Mill Reef (1968–1986) was a magnificent athlete who enjoyed a meteoric short career that was tragically put to an end by an injury.
The flat horse racer was owned by Paul Mellon, a wealthy American. In one year, Mill Reef won the Derby, the Eclipse Stakes, the French Prix de l’Arc de Triomphe and the Queen Elizabeth Stakes.
Mill had a career that was filled with notable victories and over a surprisingly wide range of distances. He is known to have taken the Coventry S by over eight lengths. He took the Dewhurst by four, the Gimcrack by 10, the Eclipse by four, the Derby by two, the Arc by two and King George by six. He also took the Prix Ganay by an extraordinary ten lengths.

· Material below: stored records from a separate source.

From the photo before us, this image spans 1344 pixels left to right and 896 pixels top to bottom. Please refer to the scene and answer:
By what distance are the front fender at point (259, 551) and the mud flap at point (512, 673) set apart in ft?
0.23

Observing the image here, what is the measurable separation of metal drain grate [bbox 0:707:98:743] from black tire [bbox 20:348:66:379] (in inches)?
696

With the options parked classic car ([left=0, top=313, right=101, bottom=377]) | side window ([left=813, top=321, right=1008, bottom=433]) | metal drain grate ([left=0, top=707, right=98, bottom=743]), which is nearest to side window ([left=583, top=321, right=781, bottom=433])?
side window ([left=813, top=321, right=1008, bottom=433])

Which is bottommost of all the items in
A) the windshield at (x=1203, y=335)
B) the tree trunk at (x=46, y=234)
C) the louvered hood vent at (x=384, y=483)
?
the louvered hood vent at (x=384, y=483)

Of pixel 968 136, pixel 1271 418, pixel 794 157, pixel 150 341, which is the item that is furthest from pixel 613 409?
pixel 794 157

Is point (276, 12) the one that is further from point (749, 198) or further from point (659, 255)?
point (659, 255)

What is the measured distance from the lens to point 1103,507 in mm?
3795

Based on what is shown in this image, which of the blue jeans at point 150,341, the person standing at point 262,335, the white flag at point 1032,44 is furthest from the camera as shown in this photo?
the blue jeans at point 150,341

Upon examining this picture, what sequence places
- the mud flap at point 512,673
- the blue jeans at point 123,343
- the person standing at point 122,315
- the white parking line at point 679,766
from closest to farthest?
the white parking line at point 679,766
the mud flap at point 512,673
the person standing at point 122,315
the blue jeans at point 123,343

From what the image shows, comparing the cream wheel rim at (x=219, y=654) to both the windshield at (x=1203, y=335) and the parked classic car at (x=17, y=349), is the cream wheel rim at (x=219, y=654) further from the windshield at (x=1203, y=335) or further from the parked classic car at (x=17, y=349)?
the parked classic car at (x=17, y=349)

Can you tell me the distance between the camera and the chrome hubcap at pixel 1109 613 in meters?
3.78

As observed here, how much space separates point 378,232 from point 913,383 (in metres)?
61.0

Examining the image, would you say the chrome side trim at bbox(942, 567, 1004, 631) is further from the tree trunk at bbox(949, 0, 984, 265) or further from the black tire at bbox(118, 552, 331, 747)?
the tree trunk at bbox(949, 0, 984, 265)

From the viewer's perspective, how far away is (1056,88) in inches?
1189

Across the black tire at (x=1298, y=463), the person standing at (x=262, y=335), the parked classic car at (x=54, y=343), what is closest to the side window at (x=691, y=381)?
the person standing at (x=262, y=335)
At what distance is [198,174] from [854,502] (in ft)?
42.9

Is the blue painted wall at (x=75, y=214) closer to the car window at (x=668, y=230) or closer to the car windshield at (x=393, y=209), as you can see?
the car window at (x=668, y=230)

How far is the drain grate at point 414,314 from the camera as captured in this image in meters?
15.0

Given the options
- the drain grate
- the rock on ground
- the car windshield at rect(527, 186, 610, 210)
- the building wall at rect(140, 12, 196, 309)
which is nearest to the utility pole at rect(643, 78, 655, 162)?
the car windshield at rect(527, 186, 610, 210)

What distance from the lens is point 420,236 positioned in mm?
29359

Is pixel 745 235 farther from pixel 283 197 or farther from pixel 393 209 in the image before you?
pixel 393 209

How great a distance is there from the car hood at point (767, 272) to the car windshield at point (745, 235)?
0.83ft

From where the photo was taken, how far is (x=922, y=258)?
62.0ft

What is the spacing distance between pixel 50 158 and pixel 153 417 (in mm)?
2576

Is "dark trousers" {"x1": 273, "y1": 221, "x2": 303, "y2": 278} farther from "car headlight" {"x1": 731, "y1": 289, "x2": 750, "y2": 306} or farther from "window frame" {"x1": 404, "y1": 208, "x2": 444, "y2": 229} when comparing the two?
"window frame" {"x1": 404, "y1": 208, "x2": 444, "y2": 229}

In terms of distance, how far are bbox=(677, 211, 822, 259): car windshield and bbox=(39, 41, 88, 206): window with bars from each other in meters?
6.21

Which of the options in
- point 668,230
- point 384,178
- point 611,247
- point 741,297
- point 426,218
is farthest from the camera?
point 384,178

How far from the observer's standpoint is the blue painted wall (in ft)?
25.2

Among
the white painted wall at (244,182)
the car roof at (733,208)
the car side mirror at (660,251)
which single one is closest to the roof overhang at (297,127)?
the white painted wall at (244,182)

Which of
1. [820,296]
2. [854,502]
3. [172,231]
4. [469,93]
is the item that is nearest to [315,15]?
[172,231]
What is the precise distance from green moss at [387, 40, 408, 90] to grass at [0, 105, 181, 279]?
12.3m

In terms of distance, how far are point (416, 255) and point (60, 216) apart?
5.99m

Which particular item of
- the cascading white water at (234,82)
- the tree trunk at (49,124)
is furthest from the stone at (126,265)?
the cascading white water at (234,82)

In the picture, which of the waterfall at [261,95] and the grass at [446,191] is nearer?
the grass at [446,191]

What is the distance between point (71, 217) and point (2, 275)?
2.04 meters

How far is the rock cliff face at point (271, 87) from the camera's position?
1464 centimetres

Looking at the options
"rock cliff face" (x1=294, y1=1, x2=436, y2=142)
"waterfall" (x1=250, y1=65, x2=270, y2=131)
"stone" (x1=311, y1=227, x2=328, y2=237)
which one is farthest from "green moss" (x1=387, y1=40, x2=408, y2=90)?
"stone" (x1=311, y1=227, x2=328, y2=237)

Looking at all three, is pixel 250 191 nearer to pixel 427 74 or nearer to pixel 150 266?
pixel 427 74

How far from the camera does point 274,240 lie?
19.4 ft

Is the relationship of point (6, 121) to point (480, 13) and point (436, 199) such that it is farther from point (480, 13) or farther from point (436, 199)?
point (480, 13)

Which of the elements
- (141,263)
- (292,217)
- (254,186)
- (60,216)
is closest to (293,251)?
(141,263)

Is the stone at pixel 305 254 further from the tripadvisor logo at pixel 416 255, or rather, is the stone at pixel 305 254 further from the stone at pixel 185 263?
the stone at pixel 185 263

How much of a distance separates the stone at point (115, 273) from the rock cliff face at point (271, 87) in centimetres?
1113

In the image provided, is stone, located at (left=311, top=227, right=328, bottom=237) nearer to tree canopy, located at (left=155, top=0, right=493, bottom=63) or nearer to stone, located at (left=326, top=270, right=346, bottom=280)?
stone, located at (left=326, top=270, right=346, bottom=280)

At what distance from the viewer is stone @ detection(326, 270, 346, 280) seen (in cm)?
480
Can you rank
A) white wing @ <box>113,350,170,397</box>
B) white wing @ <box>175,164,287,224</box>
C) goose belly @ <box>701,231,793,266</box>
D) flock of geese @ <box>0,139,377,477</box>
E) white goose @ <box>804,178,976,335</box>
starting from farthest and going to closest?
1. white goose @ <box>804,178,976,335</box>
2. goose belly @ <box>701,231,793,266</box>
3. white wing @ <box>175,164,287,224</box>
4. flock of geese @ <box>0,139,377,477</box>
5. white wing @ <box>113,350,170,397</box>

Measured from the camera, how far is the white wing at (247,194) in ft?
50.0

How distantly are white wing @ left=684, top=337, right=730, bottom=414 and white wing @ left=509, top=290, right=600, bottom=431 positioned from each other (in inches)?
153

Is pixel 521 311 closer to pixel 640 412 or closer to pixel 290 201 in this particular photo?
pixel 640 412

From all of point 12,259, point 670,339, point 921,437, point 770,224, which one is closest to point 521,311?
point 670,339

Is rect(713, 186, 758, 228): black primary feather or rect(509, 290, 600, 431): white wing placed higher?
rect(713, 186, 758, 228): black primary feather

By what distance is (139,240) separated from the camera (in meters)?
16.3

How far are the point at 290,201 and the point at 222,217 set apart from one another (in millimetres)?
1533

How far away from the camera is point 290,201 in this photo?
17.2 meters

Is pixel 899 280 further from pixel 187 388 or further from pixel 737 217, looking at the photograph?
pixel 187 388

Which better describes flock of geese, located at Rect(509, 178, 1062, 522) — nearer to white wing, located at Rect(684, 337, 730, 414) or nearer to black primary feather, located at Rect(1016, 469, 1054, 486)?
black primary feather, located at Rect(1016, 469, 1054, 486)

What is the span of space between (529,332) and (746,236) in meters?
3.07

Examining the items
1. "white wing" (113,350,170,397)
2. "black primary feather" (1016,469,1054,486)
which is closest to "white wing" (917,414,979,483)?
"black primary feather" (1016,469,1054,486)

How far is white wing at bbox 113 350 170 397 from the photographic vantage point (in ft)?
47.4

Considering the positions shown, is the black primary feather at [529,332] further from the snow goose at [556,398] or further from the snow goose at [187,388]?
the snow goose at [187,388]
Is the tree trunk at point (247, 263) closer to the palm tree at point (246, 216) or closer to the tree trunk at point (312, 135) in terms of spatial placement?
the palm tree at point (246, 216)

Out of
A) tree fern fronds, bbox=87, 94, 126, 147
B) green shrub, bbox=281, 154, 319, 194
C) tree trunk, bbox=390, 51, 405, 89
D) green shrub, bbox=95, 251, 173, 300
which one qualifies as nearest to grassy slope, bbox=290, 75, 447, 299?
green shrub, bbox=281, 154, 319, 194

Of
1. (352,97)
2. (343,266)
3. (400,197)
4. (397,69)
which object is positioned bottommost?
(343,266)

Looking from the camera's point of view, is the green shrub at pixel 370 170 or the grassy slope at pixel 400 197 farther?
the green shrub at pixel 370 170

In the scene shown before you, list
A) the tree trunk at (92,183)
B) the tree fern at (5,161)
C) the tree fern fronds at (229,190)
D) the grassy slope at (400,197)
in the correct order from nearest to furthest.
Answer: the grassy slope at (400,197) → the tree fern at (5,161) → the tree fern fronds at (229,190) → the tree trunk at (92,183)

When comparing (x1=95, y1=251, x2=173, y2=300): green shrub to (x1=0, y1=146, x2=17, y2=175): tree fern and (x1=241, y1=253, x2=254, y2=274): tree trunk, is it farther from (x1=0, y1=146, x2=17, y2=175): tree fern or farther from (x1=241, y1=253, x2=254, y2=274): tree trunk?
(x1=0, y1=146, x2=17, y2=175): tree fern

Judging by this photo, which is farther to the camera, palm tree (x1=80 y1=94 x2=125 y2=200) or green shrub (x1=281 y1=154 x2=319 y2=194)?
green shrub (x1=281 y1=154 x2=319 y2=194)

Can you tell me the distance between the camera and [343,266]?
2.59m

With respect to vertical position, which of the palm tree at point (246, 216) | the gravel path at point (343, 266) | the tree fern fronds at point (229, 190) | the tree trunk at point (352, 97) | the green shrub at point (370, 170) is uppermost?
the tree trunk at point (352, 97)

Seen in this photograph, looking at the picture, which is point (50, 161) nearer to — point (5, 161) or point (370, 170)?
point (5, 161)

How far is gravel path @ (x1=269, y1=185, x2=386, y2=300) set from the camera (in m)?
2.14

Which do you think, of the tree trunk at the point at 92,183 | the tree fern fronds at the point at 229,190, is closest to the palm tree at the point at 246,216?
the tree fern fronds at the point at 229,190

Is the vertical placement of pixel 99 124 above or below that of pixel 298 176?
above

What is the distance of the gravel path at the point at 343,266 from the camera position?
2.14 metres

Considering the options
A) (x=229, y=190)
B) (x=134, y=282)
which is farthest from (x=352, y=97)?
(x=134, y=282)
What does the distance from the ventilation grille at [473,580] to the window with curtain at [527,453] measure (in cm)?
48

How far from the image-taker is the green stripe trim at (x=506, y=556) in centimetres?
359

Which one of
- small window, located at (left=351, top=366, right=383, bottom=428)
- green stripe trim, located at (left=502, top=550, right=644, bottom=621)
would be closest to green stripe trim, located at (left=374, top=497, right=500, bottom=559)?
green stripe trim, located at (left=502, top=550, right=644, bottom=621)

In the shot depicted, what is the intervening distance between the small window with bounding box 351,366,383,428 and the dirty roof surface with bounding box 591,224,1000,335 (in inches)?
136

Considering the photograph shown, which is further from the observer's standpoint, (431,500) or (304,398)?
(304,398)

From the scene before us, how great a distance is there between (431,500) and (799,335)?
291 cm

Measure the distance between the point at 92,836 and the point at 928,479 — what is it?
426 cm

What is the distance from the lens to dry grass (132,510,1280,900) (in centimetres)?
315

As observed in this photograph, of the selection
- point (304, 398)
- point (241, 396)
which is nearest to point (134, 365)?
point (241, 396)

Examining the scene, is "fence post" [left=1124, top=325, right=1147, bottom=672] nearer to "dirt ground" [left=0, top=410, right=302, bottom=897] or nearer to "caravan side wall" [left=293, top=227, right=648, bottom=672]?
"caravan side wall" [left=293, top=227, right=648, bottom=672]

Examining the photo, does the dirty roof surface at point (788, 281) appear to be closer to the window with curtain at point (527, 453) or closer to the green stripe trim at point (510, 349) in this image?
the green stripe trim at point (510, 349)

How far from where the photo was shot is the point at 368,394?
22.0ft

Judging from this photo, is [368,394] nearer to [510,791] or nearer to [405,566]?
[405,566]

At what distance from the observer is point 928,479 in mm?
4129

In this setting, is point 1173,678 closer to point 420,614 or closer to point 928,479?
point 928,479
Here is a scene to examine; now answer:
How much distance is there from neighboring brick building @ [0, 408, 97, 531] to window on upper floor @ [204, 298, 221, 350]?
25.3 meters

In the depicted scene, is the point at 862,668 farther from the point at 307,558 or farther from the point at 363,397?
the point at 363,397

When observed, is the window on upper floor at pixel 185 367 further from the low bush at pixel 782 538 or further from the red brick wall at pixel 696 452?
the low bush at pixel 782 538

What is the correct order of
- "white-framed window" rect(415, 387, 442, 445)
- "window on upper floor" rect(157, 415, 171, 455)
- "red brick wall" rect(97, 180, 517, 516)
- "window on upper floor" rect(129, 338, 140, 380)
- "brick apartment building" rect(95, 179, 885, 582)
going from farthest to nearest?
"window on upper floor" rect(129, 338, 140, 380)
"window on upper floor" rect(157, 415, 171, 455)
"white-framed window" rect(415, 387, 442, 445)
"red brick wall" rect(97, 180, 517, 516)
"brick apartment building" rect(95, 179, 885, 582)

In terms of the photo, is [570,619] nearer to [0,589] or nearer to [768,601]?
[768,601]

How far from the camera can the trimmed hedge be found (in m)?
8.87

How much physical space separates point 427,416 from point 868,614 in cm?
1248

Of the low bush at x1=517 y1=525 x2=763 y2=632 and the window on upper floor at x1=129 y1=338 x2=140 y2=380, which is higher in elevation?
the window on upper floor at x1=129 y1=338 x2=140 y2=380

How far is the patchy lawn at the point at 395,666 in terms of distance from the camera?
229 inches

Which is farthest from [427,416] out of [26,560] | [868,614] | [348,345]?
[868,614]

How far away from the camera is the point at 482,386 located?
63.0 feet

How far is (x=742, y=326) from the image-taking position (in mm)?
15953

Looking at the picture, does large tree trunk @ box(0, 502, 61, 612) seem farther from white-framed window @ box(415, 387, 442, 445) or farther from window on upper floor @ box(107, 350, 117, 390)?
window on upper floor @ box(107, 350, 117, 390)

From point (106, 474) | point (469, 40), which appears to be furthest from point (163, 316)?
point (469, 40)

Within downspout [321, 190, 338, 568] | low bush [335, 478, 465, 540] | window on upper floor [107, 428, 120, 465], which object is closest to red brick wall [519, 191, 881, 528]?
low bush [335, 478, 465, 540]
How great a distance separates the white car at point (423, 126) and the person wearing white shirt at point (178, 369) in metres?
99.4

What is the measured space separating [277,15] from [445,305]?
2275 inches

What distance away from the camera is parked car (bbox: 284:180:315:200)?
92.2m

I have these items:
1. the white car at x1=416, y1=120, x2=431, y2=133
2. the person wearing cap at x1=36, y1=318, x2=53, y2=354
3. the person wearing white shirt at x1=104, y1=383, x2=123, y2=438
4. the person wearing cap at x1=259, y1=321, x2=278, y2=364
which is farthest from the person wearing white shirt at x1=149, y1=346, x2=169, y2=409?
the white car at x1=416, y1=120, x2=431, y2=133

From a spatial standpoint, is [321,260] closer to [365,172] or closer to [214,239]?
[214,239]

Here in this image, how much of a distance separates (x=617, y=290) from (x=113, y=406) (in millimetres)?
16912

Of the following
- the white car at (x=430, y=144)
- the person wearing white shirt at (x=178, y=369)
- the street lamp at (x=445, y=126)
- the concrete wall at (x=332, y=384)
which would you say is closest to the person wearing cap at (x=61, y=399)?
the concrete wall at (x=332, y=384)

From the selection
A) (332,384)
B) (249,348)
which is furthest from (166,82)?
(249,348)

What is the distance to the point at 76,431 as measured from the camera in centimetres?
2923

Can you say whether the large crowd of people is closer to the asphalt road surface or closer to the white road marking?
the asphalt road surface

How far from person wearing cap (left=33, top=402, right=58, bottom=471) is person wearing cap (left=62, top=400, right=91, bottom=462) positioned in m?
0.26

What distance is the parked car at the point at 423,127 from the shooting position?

The brilliance of this horse was reflected in his Timeform ratings of 133 at only two years, 141 at three and 141 again at four.
It was appropriate that one of his most remarkable performances came in the Gimcrack S, a match named in honor of the eighteen-century star who stood more than 14 hands. Mill Reef fractured his near-fore at the end of August in 1972. A triangle of bone some two and a half inches long was found to have broken from the lower end of the cannon bone. Fortunately, an international veterinary team succeeded in saving him for a stallion career at the beginning of 1973.
Mill Reef went down with qualities of consistency, courage, soundness, superb action and an ability to act on any type of ground. He passed this streak to most of his sires. In his very successful stud career, his offsprings were amongst the winners (in 1978) of the Shirley Heights, the French Derby, the Acamas and the 1987 derby winner.
Mill Reef died in 1986 and was buried at the National Stud where a statue stands in his honour and memory.